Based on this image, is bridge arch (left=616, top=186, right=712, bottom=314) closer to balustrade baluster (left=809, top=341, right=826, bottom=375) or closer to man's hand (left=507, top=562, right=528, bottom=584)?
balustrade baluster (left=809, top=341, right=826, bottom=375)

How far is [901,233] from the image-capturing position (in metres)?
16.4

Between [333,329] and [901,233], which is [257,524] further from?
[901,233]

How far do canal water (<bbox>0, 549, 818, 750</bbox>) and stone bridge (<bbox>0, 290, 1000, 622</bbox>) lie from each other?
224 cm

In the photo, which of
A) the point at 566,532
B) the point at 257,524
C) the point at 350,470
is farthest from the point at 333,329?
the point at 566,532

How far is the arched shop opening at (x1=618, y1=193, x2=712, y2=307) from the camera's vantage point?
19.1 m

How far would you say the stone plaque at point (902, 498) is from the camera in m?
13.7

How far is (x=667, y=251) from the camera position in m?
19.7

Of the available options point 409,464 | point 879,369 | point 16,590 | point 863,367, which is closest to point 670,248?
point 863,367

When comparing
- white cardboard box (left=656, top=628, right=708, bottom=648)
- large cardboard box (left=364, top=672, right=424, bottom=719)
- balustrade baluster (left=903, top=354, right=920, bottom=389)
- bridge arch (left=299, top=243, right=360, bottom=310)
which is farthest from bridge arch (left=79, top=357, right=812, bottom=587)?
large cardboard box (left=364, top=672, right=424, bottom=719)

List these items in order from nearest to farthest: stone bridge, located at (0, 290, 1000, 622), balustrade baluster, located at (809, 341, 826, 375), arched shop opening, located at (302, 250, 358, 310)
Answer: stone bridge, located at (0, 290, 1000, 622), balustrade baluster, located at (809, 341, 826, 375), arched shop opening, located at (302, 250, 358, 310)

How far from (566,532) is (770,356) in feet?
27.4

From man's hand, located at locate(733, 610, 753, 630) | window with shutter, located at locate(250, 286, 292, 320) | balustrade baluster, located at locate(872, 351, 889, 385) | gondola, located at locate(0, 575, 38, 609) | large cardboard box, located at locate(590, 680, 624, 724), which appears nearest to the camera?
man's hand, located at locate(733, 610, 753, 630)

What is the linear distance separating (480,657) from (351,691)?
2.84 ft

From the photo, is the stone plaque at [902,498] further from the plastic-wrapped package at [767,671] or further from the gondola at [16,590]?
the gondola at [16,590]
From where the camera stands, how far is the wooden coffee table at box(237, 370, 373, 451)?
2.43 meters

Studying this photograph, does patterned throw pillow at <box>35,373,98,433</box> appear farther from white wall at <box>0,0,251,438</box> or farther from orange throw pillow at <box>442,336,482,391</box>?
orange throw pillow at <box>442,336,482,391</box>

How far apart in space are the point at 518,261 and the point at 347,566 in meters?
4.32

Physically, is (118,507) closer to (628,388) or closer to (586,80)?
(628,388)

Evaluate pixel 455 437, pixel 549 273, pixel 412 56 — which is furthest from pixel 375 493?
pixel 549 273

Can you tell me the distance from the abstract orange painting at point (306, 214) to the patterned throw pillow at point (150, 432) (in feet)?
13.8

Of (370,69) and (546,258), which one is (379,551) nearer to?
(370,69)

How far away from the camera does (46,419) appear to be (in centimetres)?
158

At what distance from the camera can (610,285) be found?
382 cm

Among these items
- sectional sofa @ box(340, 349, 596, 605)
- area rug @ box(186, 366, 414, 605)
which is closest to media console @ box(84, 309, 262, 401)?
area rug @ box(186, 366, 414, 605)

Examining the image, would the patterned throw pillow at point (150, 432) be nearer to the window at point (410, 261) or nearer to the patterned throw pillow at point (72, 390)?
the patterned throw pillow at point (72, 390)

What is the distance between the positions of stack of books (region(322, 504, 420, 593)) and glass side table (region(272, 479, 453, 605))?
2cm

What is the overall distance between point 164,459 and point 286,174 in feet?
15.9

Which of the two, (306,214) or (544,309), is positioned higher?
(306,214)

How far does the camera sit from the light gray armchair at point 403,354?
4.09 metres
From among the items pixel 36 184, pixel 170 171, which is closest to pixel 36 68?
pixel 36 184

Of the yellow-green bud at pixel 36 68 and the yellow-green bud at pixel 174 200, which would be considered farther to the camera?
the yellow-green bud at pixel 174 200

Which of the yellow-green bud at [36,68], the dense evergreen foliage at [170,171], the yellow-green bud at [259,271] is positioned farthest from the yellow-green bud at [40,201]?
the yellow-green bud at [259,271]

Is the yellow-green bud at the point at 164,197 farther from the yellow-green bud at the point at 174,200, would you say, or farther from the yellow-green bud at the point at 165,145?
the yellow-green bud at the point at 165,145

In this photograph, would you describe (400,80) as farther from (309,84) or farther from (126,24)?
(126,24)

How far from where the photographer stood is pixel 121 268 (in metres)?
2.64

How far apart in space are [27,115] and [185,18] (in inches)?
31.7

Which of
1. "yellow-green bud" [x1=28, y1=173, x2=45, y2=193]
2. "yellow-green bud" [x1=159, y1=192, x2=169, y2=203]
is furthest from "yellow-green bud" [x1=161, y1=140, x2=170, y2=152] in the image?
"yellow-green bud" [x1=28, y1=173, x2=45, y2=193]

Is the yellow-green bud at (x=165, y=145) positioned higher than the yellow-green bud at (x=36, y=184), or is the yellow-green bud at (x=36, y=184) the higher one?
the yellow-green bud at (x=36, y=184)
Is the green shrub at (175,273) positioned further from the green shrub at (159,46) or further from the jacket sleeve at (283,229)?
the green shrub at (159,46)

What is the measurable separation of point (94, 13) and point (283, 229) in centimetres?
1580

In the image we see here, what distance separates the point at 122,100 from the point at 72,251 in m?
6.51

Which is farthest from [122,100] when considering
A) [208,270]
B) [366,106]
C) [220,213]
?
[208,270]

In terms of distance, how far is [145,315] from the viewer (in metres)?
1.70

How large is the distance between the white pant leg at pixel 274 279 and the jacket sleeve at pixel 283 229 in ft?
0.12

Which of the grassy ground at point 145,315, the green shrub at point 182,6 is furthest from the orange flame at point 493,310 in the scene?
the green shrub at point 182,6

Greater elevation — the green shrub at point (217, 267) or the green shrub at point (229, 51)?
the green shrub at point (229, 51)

EXERCISE DIRECTIONS
Reproduce only the lines running from the one with "How far from where" through the final line of the listing above, both ends included.

RESULT
How far from where the photographer stood is pixel 121 268 (in metres)?
2.64

How far apart in space are [27,115] and [185,18] (in inches)?
31.7

Which of
1. "yellow-green bud" [x1=28, y1=173, x2=45, y2=193]
2. "yellow-green bud" [x1=159, y1=192, x2=169, y2=203]
is furthest from "yellow-green bud" [x1=161, y1=140, x2=170, y2=152] in the image?
"yellow-green bud" [x1=28, y1=173, x2=45, y2=193]

Is the yellow-green bud at (x=165, y=145) positioned higher than the yellow-green bud at (x=36, y=184), or is the yellow-green bud at (x=36, y=184) the higher one?
the yellow-green bud at (x=36, y=184)
Is the green shrub at (175,273) positioned further from the green shrub at (159,46) or further from the jacket sleeve at (283,229)?
the green shrub at (159,46)

What is the measurable separation of point (94, 13) and point (283, 229) in centimetres?
1580

In the image we see here, what distance separates the point at 122,100 from the point at 72,251 in m?
6.51

Which is farthest from [122,100] when considering
A) [208,270]
B) [366,106]
C) [220,213]
?
[208,270]

In terms of distance, how far is [145,315] from the viewer (in metres)?
1.70

How large is the distance between the white pant leg at pixel 274 279 and the jacket sleeve at pixel 283 229 in ft?
0.12

Which of the grassy ground at point 145,315, the green shrub at point 182,6 is furthest from the orange flame at point 493,310 in the scene?
the green shrub at point 182,6

Greater elevation — the green shrub at point (217, 267) or the green shrub at point (229, 51)?
the green shrub at point (229, 51)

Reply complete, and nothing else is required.